The union grieved the implementation of a system whereby the Municipality recorded all calls to its call centre. It claimed a breach of the privacy protection provisions of the Nova Scotia Municipal Government Act and the collective agreement. The system was implemented after the Municipality had engaged in a successful program of customer service improvement. The evidence showed its call centre was “functioning well” at the time of the implementation, so the Municipality argued that the call centre attendants had little expectation of privacy, that it was simply supervising work product and that it was being diligent in its attempt to improve service.

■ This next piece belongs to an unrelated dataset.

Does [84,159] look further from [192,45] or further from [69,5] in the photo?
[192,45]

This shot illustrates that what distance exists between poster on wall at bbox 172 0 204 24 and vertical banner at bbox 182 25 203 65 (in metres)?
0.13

Mr. Veniot rejected this argument and ordered the Municipality to cease and desist. It’s a lengthy decision with lots more in it than I will cover here. In my view these are the most significant features and findings:

  • Mr. Veniot finds the characteristics of a person’s voice is personal information, but does not consider the sensitivity of this information in the balance. He does not engage in an explicit analysis of whether the content of call centre employees’ communications are their “work product” or their personal information, though he appears to view it at personal information given his comments about the intrusiveness of monitoring “every single word” uttered on calls.
  • Mr. Veniot interprets the “necessity” standard for collection in the legislation strictly, distinguishing the text of the Nova Scotia statute from text of PIPEDA (which speaks of “reasonableness”) and implying that a necessity standard does not entail a balancing of legitimate interests. His approach is technical and focussed on language, and very different from the purposive and contextual approach taken by the British Columbia based on identical statutory language in the British Columbia Freedom of Information and Protection of Privacy Act.
  • Although finding there is no “free-standing” right of privacy, Mr. Veniot states that employees come into the collective bargaining relationship with a right to “some” privacy, and therefore, “the question is never whether that right is in the agreement – something [he has] never seen – but how and on what basis the employer can argue that employee [sic] have surrendered any portion of that right.”

This is the first case I’m aware of on the issue of recording call centre communications.

Halifax (Regional Municipality) and Nova Scotia Union of Public and Private Employees, Local 2 (Policy Grievance) (Re), [2008] N.S.L.A.A. No. 13 (Veniot).